Submitted by Jessica Gregory on 21 Dec, 2022

Pursuant to Fla. Stat. Ann. § 627.426 (the Claims Administration Statute):

(2) A liability insurer shall not be permitted to deny coverage based on a particular coverage defense unless:

(a) Within 30 days after the liability insurer knew or should have known of the coverage defense, written notice of reservation of rights to assert a coverage defense is given to the named insured by United States postal proof of mailing, registered or certified mail, or other mailing using the Intelligent Mail barcode or other similar tracking method used or approved by the United States Postal Service sent to the last known address of the insured or by hand delivery; and

(b) Within 60 days of compliance with paragraph (a) or receipt of a summons and complaint naming the insured as a defendant, whichever is later, but in no case later than 30 days before trial, the insurer:

  1. Gives written notice to the named insured by United States postal proof of mailing, registered or certified mail, or other mailing using the Intelligent Mail barcode or other similar tracking method used or approved by the United States Postal Service of its refusal to defend the insured;
  2. Obtains from the insured a nonwaiver agreement following full disclosure of the specific facts and policy provisions upon which the coverage defense is asserted and the duties, obligations, and liabilities of the insurer during and following the pendency of the subject litigation; or
  3. Retains independent counsel which is mutually agreeable to the parties. Reasonable fees for the counsel may be agreed upon between the parties or, if no agreement is reached, shall be set by the court.

**INFORMATION GIVEN**

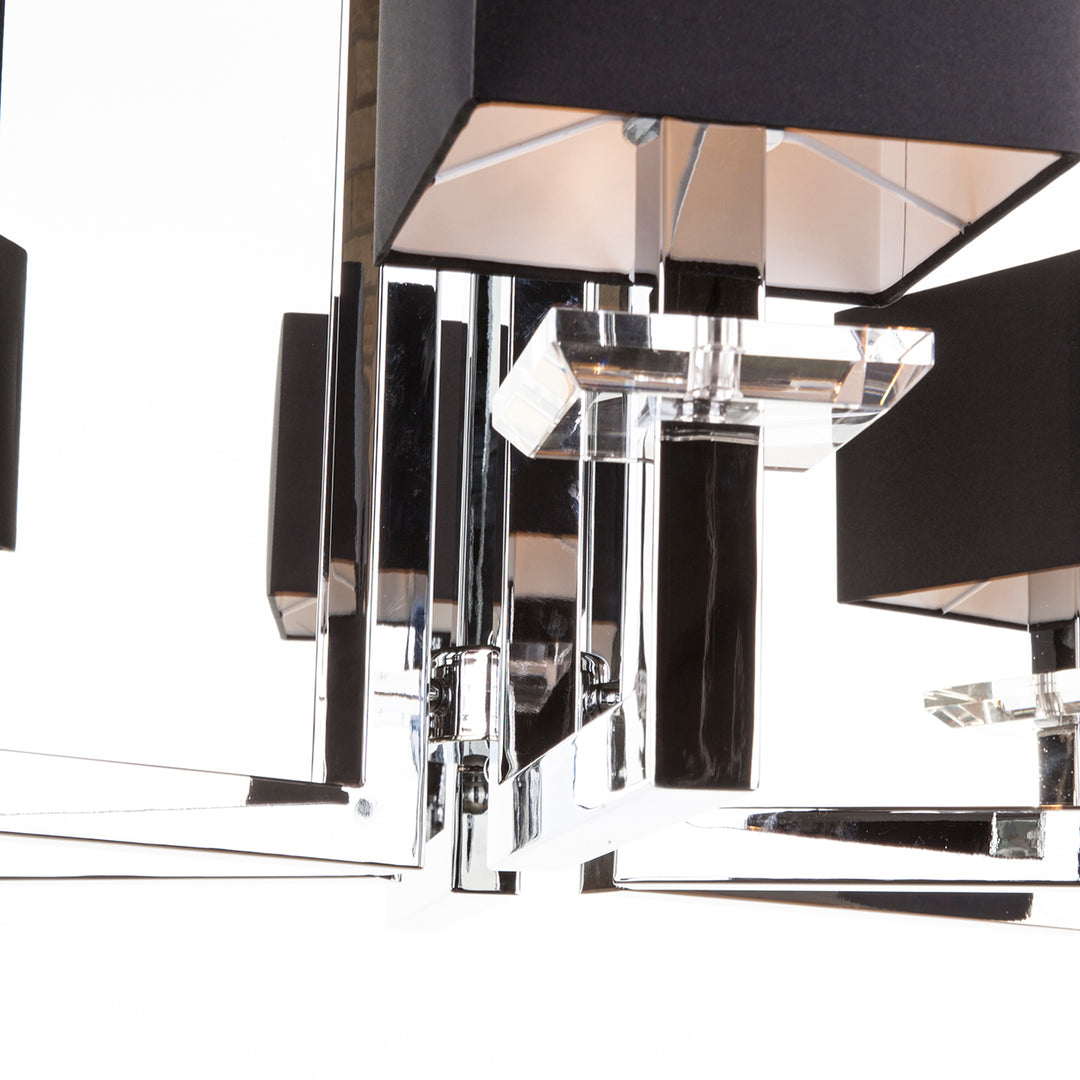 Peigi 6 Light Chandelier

---

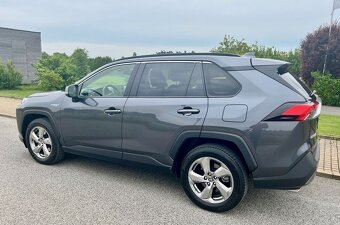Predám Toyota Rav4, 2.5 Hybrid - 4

**WORK INSTRUCTIONS**
1. Answer these questions from the statute excerpt on liability insurers' coverage defenses:
(a) How many days does the insurer have to give written notice of reservation of rights after it knew or should have known of the coverage defense?
(b) Under paragraph (b), how close to trial is the latest the insurer may act?
(c) Who sets reasonable fees for independent counsel if the parties reach no agreement?
2. Decide whether each statement agrees with the statute excerpt on liability insurers' coverage defenses. Answer yes or no, and quote the words that decide it.
(a) The written notice of reservation of rights may be given by hand delivery.
(b) The insurer may retain independent counsel of its own choosing without the insured's agreement.
(c) The 60-day period in paragraph (b) runs from whichever of its two starting events comes earlier.
3. Extend the statute excerpt on liability insurers' coverage defenses with a few sentences in the same legal style, starting after its last sentence.
The entries have no connection to the statute excerpt on liability insurers' coverage defenses.

**RESULTS OF THE EXERCISE**
1.
(a) 30 days.
(b) No later than 30 days before trial.
(c) The court.

2.
(a) Yes: "or by hand delivery"
(b) No: "Retains independent counsel which is mutually agreeable to the parties"
(c) No: "whichever is later"

3.
If an insurer denies coverage based upon a coverage defense, an insured can assert a claim for coverage by estoppel if the carrier failed to comply with the requirements of the Claims Administration Statute. The carriers non-compliance with the statue would prevent them from denying coverage for the inused.

However, if the insured does not raise any claim of estoppel based on non-compliance with the Claims Administration Statute, other interested parties involved do not have standing to assert such a claim. See Gen. Sec. Ins. Co. v. Barrentine, 829 So. 2d 980, 983 (Fla. 1st DCA 2002).

In Barrentine, the First DCA held that the conditions imposed by section 627.426(2) apply only to the immediate parties to the insurance contract and are not enforceable by a third party, merely because that party may have an interest in the outcome of the coverage dispute. Therefore, if an insured fails to raise a claim for coverage by estoppel due to non-compliance with the Claims Administration Statute, a third party claimant has no standing to raise such a defense.